» Excerpted records
*** Block opens ***
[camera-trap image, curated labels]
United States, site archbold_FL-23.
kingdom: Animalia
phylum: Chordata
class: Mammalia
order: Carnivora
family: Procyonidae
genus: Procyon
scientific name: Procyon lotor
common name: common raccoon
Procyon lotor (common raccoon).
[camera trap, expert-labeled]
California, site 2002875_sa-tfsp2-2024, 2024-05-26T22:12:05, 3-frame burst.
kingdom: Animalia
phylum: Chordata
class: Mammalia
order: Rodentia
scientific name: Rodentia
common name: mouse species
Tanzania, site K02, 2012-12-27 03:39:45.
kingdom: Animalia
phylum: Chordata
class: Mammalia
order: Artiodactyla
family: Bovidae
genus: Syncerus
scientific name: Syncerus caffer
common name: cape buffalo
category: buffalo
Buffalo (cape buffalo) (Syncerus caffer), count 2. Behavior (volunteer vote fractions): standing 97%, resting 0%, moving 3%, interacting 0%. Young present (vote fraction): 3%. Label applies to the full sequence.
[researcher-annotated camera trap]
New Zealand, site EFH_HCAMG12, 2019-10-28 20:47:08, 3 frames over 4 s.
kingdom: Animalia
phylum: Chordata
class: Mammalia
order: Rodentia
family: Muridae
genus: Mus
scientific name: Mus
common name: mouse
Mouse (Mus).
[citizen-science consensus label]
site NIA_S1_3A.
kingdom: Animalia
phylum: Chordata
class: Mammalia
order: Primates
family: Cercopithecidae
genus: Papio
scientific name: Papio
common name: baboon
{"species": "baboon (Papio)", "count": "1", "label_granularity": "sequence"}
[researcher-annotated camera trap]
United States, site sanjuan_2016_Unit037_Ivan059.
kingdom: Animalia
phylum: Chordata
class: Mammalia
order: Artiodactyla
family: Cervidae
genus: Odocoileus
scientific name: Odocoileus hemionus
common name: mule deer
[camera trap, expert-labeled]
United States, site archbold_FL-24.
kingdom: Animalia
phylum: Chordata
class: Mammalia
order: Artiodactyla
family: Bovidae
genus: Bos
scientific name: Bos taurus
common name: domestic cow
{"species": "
*** Block closes ***
Exactly as they appear, please write out the lines from the opening of the listing above down to the line containing "scientific name: Rodentia", with both end lines included.

[camera-trap image, curated labels]
United States, site archbold_FL-23.
kingdom: Animalia
phylum: Chordata
class: Mammalia
order: Carnivora
family: Procyonidae
genus: Procyon
scientific name: Procyon lotor
common name: common raccoon
Procyon lotor (common raccoon).
[camera trap, expert-labeled]
California, site 2002875_sa-tfsp2-2024, 2024-05-26T22:12:05, 3-frame burst.
kingdom: Animalia
phylum: Chordata
class: Mammalia
order: Rodentia
scientific name: Rodentia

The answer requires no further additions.